A p-value less than .05 means a great positive correlation. p-value=0.2548 So there is a weak correlation between price and amount of bedrooms in California homes.
model3=lm(HomeCA$Price ~ HomeCA$Baths, data=HomeCA)
plot(model3, 2, main="Amount of Bathrooms in California Homes and it's price")
summary(model3)
##
## Call:
## lm(formula = HomeCA$Price ~ HomeCA$Baths, data = HomeCA)
##
## Residuals:
## Min 1Q Median 3Q Max
## -374.93 -181.56 -2.74 152.31 614.81
##
## Coefficients:
## Estimate Std. Error t value Pr(>|t|)
## (Intercept) 90.71 148.57 0.611 0.54641
## HomeCA$Baths 194.74 62.28 3.127 0.00409 **
## ---
## Signif. codes: 0 '***' 0.001 '**' 0.01 '*' 0.05 '.' 0.1 ' ' 1
##
## Residual standard error: 235.8 on 28 degrees of freedom
## Multiple R-squared: 0.2588, Adjusted R-squared: 0.2324
## F-statistic: 9.779 on 1 and 28 DF, p-value: 0.004092
The graph is a strong postive slope, so the amount of bathrooms in the house definitely affects the houses price. The p-value is less than 0.05 so there is a big correlation between price and amount of baths in California homes. p-value=0.004092
model4=lm(HomeCA$Price ~ HomeCA$Size + HomeCA$Beds +HomeCA$Baths, data=HomeCA)

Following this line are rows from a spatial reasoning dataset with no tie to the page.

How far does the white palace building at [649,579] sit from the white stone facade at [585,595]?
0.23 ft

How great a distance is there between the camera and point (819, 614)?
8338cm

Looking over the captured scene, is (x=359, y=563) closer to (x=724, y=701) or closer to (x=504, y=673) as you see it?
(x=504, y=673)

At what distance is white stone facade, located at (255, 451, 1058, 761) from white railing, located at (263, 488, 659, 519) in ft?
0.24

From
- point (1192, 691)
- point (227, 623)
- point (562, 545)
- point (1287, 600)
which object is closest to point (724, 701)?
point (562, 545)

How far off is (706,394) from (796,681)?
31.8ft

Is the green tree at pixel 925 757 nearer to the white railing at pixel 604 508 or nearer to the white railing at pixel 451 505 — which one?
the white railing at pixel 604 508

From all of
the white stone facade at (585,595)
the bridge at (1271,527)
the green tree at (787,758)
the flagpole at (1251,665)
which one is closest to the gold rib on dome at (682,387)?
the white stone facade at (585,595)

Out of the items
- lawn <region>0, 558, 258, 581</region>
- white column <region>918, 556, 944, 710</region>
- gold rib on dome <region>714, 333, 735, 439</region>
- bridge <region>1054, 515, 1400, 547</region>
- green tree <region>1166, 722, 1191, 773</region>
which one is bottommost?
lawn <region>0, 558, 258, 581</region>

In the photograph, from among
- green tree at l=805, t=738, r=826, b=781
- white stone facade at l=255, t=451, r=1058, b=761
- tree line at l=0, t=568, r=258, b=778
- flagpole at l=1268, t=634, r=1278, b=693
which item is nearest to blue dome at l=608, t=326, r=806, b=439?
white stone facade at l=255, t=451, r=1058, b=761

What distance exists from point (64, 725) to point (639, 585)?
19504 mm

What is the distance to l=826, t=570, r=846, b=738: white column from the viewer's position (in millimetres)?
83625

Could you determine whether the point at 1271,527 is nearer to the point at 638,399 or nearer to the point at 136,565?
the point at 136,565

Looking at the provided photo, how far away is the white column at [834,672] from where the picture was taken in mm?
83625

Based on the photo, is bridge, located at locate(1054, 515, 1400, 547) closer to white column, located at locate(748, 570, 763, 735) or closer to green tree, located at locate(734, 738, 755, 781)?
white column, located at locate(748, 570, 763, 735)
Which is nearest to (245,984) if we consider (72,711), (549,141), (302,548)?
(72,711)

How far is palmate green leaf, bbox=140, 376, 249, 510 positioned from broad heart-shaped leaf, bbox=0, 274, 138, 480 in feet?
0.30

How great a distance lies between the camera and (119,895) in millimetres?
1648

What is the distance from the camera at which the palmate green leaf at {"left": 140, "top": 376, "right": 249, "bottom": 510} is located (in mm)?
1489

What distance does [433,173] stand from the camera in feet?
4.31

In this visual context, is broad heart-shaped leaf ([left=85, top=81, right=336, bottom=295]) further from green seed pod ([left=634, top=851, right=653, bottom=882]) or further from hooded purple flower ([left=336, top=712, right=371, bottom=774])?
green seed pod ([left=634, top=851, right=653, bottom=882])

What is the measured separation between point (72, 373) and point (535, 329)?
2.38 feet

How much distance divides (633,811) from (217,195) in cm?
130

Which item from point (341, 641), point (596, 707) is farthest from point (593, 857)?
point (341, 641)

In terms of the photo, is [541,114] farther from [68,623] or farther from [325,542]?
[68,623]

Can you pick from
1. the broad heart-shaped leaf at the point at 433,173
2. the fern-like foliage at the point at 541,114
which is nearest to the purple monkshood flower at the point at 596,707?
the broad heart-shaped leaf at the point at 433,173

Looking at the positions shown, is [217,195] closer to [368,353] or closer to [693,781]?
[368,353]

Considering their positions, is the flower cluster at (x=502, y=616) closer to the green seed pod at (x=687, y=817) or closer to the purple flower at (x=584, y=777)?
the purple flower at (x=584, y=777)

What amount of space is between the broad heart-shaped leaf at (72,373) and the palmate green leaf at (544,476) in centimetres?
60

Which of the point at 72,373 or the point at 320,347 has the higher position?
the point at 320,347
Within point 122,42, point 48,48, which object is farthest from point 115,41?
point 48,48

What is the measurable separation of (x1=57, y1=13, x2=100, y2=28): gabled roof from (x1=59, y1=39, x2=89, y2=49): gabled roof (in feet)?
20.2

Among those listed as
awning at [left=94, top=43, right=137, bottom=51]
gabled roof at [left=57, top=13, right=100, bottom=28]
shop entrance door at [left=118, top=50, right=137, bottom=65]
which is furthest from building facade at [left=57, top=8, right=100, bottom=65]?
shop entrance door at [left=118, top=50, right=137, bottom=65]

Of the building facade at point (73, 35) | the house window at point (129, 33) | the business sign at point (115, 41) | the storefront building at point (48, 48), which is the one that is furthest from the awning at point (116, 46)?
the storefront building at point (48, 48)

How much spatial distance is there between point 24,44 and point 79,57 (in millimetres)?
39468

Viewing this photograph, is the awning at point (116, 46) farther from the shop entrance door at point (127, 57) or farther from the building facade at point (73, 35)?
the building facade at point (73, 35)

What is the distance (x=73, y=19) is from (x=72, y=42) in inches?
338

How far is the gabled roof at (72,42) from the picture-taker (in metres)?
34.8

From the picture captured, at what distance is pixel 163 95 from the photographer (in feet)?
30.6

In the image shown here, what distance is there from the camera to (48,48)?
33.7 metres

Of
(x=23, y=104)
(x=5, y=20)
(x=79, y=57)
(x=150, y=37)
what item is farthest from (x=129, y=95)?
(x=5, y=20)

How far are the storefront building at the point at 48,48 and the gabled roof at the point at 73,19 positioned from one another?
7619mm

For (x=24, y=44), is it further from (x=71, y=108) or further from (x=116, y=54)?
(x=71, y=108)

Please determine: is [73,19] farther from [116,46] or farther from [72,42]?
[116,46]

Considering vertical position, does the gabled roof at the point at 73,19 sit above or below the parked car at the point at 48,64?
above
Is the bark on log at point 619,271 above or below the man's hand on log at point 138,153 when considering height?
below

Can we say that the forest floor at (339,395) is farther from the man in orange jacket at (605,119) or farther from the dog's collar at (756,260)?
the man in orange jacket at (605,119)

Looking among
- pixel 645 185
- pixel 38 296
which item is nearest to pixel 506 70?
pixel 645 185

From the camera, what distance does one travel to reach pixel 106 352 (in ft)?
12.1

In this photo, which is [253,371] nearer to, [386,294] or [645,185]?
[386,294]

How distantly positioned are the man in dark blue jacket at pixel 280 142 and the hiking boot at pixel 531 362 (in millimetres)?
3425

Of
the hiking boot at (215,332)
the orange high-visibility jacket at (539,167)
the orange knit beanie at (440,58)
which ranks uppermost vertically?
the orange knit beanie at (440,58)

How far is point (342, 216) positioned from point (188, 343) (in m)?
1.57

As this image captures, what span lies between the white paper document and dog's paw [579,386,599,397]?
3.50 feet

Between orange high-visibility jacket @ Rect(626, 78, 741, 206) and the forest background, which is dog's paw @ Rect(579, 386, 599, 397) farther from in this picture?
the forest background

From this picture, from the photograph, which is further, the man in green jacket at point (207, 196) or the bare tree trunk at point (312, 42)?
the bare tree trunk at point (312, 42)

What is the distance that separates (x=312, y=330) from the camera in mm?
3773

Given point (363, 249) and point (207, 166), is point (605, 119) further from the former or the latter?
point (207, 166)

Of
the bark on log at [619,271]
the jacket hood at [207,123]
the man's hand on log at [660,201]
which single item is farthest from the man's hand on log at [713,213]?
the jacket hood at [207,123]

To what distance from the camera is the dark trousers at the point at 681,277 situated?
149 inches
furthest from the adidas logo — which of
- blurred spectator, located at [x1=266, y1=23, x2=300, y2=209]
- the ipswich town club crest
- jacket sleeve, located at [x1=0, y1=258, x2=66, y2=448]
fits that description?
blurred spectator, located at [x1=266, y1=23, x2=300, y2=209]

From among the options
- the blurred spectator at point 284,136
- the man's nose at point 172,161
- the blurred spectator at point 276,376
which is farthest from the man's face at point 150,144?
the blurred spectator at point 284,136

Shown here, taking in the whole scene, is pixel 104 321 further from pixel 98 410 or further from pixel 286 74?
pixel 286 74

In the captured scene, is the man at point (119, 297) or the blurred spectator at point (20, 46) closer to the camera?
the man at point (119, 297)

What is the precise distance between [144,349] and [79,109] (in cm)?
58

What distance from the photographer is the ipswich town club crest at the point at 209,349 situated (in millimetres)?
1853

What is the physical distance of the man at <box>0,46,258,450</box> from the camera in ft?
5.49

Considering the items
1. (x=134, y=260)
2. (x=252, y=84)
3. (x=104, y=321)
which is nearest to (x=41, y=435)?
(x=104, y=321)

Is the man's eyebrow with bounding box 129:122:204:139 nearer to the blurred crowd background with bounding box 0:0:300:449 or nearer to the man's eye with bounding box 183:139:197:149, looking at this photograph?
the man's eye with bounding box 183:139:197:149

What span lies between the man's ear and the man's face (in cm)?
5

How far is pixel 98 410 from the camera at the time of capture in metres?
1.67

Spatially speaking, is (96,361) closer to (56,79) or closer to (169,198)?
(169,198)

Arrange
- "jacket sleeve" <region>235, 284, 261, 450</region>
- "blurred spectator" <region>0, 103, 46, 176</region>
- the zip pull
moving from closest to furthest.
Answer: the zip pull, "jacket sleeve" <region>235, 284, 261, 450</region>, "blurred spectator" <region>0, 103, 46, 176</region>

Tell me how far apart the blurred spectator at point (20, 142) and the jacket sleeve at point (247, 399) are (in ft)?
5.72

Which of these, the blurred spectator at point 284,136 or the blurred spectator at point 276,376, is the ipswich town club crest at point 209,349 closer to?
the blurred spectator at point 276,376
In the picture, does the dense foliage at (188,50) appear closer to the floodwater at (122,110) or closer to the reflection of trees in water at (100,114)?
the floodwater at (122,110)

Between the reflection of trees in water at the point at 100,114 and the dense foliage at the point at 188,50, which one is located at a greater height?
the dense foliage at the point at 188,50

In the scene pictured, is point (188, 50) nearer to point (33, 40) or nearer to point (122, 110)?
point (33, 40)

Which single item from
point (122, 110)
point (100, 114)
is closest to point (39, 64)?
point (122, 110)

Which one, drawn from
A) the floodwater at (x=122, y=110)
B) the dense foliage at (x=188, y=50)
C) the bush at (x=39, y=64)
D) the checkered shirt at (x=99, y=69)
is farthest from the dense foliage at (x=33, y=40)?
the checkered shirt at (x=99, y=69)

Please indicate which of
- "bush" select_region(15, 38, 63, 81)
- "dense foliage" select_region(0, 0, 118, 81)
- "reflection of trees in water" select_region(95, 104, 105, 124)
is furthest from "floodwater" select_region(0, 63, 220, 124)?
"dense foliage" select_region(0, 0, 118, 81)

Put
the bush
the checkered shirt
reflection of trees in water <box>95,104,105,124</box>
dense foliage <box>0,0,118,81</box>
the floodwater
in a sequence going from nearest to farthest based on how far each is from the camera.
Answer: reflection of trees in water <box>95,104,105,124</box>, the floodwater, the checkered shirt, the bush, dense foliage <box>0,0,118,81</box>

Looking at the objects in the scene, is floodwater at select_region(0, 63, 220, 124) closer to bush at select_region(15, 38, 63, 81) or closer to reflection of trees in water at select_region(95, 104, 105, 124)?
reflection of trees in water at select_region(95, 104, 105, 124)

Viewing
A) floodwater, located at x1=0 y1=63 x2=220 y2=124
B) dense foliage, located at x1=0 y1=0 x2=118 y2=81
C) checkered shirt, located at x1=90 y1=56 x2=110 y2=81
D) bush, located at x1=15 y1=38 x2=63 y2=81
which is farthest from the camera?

plot(model4, 2, main="Size, Beds, and Baths of California Homes and it's price")
summary(model4)
##
## Call:
## lm(formula = HomeCA$Price ~ HomeCA$Size + HomeCA$Beds + HomeCA$Baths,
## data = HomeCA)
##
## Residuals:
## Min 1Q Median 3Q Max
## -415.47 -130.32 19.64 154.79 384.94
##
## Coefficients:
## Estimate Std. Error t value Pr(>|t|)
## (Intercept) -41.5608 210.3809 -0.198 0.8449
## HomeCA$Size 0.2811 0.1189 2.364 0.0259 *
## HomeCA$Beds -33.7036 67.9255 -0.496 0.6239
## HomeCA$Baths 83.9844 76.7530 1.094 0.2839
## ---
## Signif. codes: 0 '***' 0.001 '**' 0.01 '*' 0.05 '.' 0.1 ' ' 1
##
## Residual standard error: 221.8 on 26 degrees of freedom
## Multiple R-squared: 0.3912, Adjusted R-squared: 0.3209
## F-statistic: 5.568 on 3 and 26 DF, p-value: 0.004353
P_Size=0.0259 P_Bed=0.6239 P_Baths=0.2839 P_Slope = 0.004353
The size of the house has large positive correlation between the price since it’s p-value is 0.0259. So the size of the house affects it’s price the most. The amount of bathrooms affects its price a lot less. The amount of Bedrooms affects the price the least.
model5=aov(Home$Price ~ Home$State , data=Home)
plot(model5, 1, main="Differences between home prices in CA, NY, NJ, PA")
summary(model5)
## Df Sum Sq Mean Sq F value Pr(>F)
## Home$State 3 1198169 399390 7.355 0.000148 ***
## Residuals 116 6299266 54304
## ---
## Signif. codes: 0 '***' 0.001 '**' 0.01 '*' 0.05 '.' 0.1 ' ' 1
There is differences between home prices in CA, NY, NJ, and PA. The p-value is 0.000148, so prices significantly vary depending on the state you’re in.